# INSTRUÇÃO:
Liste todos os números presentes no trecho sobre reconhecimento de suspeitos, em algarismos ou por extenso, sem contar as ocorrências de "um" e "uma". Indique a que cada um se refere.

━━ TRECHO ━━

Segundo a defesa, nenhuma dessas normas foi respeitada durante os três reconhecimentos, apesar de haver decisões judiciais para o seu cumprimento.

Em 2020, o ministro do Superior Tribunal de Justiça (STJ) Rogério Schietti Cruz deu uma nova interpretação para o artigo 266 do Código Penal, considerando que o reconhecimento realizado na fase inicial da investigação, presencialmente ou por fotografia, somente está apto para a identificação do réu e determinação da autoria do delito quando acompanhado de outras provas colhidas na fase judicial.

A decisão foi dada na absolvição de um homem condenado com base apenas em reconhecimento fotográfico.

O que aconteceu

Conforme o boletim de ocorrência, no dia em que o veículo foi encontrado, os agentes entraram em contato com a vítima, e ela foi até o lava-rápido. Lá, policiais teriam apontado Yuri como sendo o suspeito, e a vítima teria o reconhecido como sendo um dos participantes do roubo.

As únicas provas usadas para acusá-lo são os reconhecimentos e a palavra dos policiais, que o ligam ao crime.

Investigadores e a Justiça entendem que policiais, por serem funcionários públicos, possuem “fé pública” e não teriam motivos para prejudicar pessoas que não conhecem. Assim, suas versões seriam livre de julgamentos prévios e ganhariam mais peso.

━━━
━━ DADOS FORNECIDOS ━━

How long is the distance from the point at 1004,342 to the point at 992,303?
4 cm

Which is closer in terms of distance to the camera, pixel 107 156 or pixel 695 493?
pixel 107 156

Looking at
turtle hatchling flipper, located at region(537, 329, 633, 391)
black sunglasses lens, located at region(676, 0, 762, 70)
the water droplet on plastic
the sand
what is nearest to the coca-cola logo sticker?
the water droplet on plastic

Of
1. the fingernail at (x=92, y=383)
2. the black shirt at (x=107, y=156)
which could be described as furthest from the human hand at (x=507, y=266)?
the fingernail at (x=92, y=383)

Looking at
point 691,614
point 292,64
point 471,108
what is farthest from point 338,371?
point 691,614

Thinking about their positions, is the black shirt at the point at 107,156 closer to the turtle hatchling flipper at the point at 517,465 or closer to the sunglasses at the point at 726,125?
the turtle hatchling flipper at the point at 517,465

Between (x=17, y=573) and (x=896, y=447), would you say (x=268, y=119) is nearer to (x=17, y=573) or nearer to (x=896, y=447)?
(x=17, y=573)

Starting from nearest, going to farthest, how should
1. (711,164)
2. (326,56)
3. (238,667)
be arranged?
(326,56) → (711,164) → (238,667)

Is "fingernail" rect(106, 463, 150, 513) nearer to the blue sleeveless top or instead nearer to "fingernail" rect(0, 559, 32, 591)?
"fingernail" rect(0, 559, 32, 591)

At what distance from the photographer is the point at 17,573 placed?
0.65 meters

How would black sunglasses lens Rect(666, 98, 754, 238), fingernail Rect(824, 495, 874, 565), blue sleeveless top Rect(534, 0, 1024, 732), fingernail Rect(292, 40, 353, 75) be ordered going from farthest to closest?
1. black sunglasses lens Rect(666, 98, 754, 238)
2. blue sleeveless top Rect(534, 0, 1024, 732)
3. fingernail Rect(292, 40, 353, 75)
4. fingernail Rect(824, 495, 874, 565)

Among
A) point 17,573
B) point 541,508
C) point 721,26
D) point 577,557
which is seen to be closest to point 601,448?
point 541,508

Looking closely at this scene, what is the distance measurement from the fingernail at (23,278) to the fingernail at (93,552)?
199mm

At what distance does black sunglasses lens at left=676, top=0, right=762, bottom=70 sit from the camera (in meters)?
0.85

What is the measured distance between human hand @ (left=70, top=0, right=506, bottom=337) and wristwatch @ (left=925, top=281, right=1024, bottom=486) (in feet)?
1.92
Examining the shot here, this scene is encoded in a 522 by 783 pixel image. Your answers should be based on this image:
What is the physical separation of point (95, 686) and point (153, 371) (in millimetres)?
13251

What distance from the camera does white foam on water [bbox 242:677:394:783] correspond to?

━━━

# RESOLUÇÃO:
- três: os reconhecimentos durante os quais, segundo a defesa, nenhuma dessas normas foi respeitada
- 2020: o ano em que o ministro do STJ Rogério Schietti Cruz deu uma nova interpretação ao artigo 266 do Código Penal
- 266: o número do artigo do Código Penal que recebeu essa nova interpretação